Efforts to improve the efficiency of aircraft propulsion systems are leading to small, power-dense engine cores with higher overall pressure ratios and combustion temperatures, which can result in higher NO_x emissions. The trend towards smaller engine cores with smaller mass flow rates in the core stream, presents new opportunities for emissions control.

Specifically, we propose and assess using a selective catalytic reduction (SCR) system that was previously infeasible when mass flow rates in the core were an order of magnitude larger than heavy-duty diesel engines for road-based applications. SCR systems would reduce NO_x emissions at the cost of increased aircraft weight and specific fuel consumption due to the pressure drop in the core stream induced by the catalyst. We quantify the effects of these trade-offs in terms of emissions reduction and fuel burn increase using representative engine cycle models provided by a major aero-gas turbine manufacturer.

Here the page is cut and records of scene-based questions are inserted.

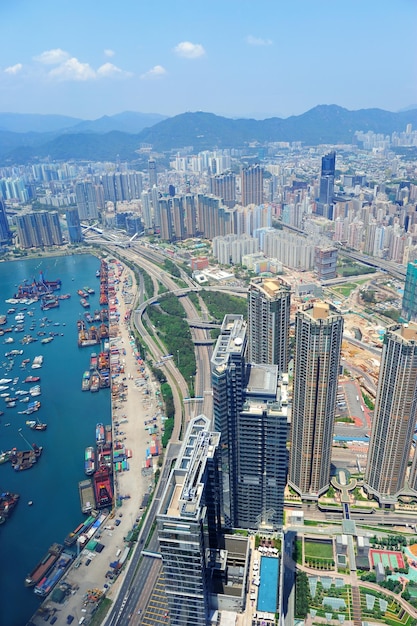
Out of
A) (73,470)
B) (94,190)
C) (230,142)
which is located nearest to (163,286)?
(73,470)

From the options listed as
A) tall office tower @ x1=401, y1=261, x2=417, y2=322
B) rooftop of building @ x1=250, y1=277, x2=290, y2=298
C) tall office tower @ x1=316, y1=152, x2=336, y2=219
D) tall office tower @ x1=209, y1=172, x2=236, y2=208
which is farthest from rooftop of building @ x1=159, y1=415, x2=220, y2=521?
tall office tower @ x1=209, y1=172, x2=236, y2=208

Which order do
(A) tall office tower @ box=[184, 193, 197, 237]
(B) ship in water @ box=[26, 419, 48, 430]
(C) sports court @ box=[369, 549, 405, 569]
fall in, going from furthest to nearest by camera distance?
(A) tall office tower @ box=[184, 193, 197, 237] → (B) ship in water @ box=[26, 419, 48, 430] → (C) sports court @ box=[369, 549, 405, 569]

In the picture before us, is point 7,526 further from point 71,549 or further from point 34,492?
point 71,549

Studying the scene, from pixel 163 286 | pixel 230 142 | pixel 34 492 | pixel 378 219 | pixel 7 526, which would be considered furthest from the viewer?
pixel 230 142

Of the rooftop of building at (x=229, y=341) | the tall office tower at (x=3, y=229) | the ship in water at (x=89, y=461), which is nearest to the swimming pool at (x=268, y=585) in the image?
the rooftop of building at (x=229, y=341)

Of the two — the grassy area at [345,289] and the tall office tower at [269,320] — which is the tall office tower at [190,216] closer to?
the grassy area at [345,289]

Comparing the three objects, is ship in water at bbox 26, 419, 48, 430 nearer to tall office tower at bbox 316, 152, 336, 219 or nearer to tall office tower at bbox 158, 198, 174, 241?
tall office tower at bbox 158, 198, 174, 241
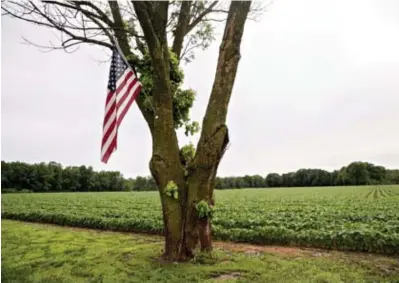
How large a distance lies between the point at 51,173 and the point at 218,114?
7440cm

Due to its size, any SCR system will likely need to be housed in the aircraft body, potentially making it most suitable for future hybrid- or turbo-electric aircraft designs. Furthermore, SCR systems require ultra-low sulfur (ULS) fuel to prevent catalytic fouling.

—Prashanth et al.

Current airplane design uses engines anchored beneath each wing. Due to this configuration, it has not been possible to use emissions-control devices, as they would interfere with the thrust produced by the engines.

In the new hybrid-electric, or turbo-electric, design, a plane’s source of power would still be a conventional gas turbine, but it would be integrated within the plane’s cargo hold. Rather than directly powering propellers or fans, the gas turbine would drive a generator, also in the hold, to produce electricity, which would then electrically power the plane’s wing-mounted, electrically driven propellers or fans.

The emissions produced by the gas turbine would be fed into an emissions-control system, broadly similar to those in diesel vehicles, which would clean the exhaust before ejecting it into the atmosphere.

This would still be a tremendous engineering challenge, but there aren’t fundamental physics limitations. If you want to get to a net-zero aviation sector, this is a potential way of solving the air pollution part of it, which is significant, and in a way that’s technologically quite viable.

This would be many, many times more feasible than what has been proposed for all-electric aircraft. This design would add some hundreds of kilograms to a plane, as opposed to adding many tons of batteries, which would be over a magnitude of extra weight.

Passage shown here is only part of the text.